**Work task A**. Repeat the stretch of the nobody-user post from "UID 65534, or" through "nobody user identifier.", swapping "password file" for "passwd file".
**Work task B**. In the nobody-user post, what option can the NFS daemon be launched with so that access attempts from UID 0 are mapped to nobody?

**Excerpted passage**.
██████╗  ██████╗ ██╗  ██╗ █████╗ 
╚════██╗██╔═══██╗██║  ██║██╔══██╗
 █████╔╝██║   ██║███████║███████║
 ╚═══██╗██║   ██║██╔══██║██╔══██║
██████╔╝╚██████╔╝██║  ██║██║  ██║
╚═════╝  ╚═════╝ ╚═╝  ╚═╝╚═╝  ╚═╝

Welcome to 3OHA, a place for random notes, thoughts, and factoids that I want to share or remember.

1 June 2022

The nobody user

Saltzer and Schroeder wrote in 1975 an enormously influential paper titled The Protection of Information in Computer Systems. Some say this is one of the most cited and least read papers in the history of computer security. What everyone seems to remember about that paper are the eight fundamental principles of computer security ("protection" was the term used back then) that they put forth. In my experience, two of them—separation of privilege and least privilege—are confused very frequently. I recently came across one such error when someone pointed me to the Wikipedia entry on Privilege Separation. This took place while I was discussing the historical context of some special UNIX system accounts, such as nobody and daemon, which incidentally are also wrongly described in Wikipedia.

UID 65534, or -2

Most UNIX systems have an entry in the password file for a user called nobody. This user name, which traditionally has been associated with the user id 65534 (or -2), is not enabled as a user account—i.e., it cannot log in and has no home directory. It does not belong to any privileged groups either. It is also common to find a companion nogroup, which is the group equivalent to the nobody user identifier.

The nobody user is an artifact that exists to be used by the Network File System (NFS) in a very specific situation. For those unfamiliar with it, NFS allows you to access files located in a remote host transparently, pretty much as if they were local objects. This is achieved through a userland client (sometimes supported by a kernel module, others operating entirely in userland) that makes RPC calls to an NFS daemon on the server side. When a user accesses a file provided over NFS, the daemon receives an RPC call that contains the name and handle of the file along with the user UID and GID that is placing the request. The credentials are used in determining access rights, and both UID and GID must be the same on the client and server hosts. Reconciling different UID and GID on the client and server for the same user could be problematic, and that’s why NFS used to rely on a different service (rpc.ugidd) to do the mapping.

If you pause and think about this whole UID/GID mapping between NFS client and server you’ll soon realize that root (UID 0) on one machine will be automatically mapped to root on the other machine. In other words, superusers on a client machine will have superuser access to your exported directories. Whether this may or may not be a security issue is totally up to you, but it is a case that cannot be ignored. That’s exactly why the NFS daemon can be launched with an option called root_squash. If enabled, any NFS access attempt coming from UID 0 will be automatically mapped to an artificial user with UID 65534, historically named nobody, which is an untrusted account. This, and no other, is the fundamental reason why the nobody user account exists.

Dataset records
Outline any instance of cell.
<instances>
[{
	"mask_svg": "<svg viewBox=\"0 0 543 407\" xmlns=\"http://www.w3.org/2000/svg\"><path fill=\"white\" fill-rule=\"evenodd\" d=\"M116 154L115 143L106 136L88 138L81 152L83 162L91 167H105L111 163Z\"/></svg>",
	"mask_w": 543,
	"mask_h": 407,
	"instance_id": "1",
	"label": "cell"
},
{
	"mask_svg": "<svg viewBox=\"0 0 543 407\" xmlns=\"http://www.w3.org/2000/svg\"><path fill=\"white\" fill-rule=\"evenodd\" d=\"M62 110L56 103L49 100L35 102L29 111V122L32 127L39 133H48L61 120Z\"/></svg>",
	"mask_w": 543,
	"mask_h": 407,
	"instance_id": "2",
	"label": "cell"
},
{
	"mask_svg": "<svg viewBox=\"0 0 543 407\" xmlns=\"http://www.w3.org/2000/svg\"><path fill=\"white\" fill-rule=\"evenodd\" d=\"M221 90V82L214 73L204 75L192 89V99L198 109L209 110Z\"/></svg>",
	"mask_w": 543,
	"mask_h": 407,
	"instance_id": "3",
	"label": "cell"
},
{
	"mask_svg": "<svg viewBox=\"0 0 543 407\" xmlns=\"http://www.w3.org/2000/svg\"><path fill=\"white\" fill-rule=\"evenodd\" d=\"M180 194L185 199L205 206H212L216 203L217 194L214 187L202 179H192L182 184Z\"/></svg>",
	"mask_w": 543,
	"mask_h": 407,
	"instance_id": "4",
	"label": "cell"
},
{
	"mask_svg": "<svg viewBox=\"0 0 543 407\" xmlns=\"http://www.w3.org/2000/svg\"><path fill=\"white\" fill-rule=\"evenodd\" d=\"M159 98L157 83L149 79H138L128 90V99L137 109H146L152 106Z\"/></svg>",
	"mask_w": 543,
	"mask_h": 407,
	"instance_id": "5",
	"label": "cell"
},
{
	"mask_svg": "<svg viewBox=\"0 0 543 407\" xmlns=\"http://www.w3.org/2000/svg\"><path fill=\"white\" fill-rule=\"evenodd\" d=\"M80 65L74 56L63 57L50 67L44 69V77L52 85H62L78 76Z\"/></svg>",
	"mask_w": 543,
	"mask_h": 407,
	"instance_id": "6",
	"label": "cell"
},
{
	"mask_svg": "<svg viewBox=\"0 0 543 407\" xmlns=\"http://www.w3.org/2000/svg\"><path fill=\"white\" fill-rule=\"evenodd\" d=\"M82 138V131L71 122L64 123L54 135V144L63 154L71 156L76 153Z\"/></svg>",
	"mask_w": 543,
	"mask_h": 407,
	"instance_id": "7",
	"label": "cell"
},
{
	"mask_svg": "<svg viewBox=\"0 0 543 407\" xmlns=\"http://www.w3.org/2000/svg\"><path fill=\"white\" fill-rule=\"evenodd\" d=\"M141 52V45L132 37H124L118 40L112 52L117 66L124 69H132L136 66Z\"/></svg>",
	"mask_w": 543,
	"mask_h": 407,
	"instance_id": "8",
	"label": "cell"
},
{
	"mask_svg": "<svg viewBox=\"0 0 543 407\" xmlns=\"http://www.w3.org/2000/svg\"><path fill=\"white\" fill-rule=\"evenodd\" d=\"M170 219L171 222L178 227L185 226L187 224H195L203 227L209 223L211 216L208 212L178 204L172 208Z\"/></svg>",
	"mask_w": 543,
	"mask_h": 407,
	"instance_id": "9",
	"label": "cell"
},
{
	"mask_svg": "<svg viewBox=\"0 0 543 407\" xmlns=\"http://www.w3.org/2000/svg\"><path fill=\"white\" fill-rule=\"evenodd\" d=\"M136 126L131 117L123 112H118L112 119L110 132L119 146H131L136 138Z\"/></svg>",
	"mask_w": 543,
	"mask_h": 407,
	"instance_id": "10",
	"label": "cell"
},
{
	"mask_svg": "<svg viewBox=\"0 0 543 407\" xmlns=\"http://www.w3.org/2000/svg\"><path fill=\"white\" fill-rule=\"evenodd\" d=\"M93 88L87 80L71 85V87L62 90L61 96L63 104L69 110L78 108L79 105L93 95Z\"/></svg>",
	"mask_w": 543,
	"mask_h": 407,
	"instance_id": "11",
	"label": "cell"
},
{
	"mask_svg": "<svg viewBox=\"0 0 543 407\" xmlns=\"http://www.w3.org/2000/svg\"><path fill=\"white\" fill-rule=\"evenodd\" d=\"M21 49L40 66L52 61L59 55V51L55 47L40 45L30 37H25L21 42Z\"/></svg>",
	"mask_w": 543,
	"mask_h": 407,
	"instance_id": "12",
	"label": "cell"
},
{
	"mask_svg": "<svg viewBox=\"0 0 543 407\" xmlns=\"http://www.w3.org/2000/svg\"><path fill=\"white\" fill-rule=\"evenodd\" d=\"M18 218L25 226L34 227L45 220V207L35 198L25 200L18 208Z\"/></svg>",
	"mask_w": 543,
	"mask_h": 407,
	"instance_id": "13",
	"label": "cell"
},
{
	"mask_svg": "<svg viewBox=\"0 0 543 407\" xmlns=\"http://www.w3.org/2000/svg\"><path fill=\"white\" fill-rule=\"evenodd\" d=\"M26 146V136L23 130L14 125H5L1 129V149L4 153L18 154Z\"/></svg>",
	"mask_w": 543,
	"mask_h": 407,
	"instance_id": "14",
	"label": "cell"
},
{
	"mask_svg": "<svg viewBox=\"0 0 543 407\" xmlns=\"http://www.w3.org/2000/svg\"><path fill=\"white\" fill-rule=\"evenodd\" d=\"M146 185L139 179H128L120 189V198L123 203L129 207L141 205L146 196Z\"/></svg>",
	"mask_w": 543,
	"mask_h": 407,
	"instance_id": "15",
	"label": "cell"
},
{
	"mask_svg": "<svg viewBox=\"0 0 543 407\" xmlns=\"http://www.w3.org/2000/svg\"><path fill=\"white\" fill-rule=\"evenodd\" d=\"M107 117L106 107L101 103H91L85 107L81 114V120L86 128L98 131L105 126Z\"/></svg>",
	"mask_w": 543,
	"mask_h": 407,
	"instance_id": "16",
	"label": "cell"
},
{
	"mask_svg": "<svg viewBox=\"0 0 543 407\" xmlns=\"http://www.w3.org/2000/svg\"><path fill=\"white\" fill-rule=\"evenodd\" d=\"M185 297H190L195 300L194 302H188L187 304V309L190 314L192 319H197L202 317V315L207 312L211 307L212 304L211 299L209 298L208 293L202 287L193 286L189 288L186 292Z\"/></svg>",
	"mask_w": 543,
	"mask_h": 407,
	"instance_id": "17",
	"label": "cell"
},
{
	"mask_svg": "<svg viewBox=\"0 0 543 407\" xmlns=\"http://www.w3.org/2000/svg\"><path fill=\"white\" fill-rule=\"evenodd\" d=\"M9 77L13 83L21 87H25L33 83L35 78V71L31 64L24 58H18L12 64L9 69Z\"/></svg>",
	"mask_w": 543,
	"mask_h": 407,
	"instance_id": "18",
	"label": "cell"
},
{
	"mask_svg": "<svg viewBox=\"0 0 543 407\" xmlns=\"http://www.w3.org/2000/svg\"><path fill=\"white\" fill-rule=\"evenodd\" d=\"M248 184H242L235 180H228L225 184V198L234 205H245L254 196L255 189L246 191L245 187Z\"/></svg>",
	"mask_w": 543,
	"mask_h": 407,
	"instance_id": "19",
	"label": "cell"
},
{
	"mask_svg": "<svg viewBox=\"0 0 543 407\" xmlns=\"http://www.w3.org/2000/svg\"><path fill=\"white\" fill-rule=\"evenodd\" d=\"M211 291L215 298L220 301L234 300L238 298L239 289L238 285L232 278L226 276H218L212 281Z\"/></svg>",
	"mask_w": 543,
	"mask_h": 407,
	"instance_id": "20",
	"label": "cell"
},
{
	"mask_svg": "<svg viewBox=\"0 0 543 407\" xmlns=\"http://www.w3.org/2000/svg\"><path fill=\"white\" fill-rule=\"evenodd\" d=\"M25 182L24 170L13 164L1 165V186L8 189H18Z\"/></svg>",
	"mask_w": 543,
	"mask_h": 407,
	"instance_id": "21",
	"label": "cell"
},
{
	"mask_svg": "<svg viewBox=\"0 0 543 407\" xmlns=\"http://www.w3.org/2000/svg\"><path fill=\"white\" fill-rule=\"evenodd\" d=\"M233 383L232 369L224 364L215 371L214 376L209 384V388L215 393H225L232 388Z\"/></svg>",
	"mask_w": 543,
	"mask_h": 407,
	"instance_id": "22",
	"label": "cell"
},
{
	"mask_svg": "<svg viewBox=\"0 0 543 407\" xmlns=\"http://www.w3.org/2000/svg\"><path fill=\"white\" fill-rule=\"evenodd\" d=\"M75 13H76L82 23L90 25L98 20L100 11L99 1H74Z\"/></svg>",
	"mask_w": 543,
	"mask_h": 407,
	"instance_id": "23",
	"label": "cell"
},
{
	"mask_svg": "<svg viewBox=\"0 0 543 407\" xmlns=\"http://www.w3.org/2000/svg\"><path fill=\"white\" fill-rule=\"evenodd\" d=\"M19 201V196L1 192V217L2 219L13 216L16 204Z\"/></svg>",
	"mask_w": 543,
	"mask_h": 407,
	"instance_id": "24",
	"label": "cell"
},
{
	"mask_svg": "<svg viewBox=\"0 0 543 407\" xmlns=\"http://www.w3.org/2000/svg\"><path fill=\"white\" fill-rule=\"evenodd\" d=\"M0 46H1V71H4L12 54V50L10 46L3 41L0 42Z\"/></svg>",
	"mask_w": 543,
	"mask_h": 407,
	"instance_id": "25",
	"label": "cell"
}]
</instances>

**Answer A**.
UID 65534, or -2

Most UNIX systems have an entry in the passwd file for a user called nobody. This user name, which traditionally has been associated with the user id 65534 (or -2), is not enabled as a user account—i.e., it cannot log in and has no home directory. It does not belong to any privileged groups either. It is also common to find a companion nogroup, which is the group equivalent to the nobody user identifier.

**Answer B**. root_squash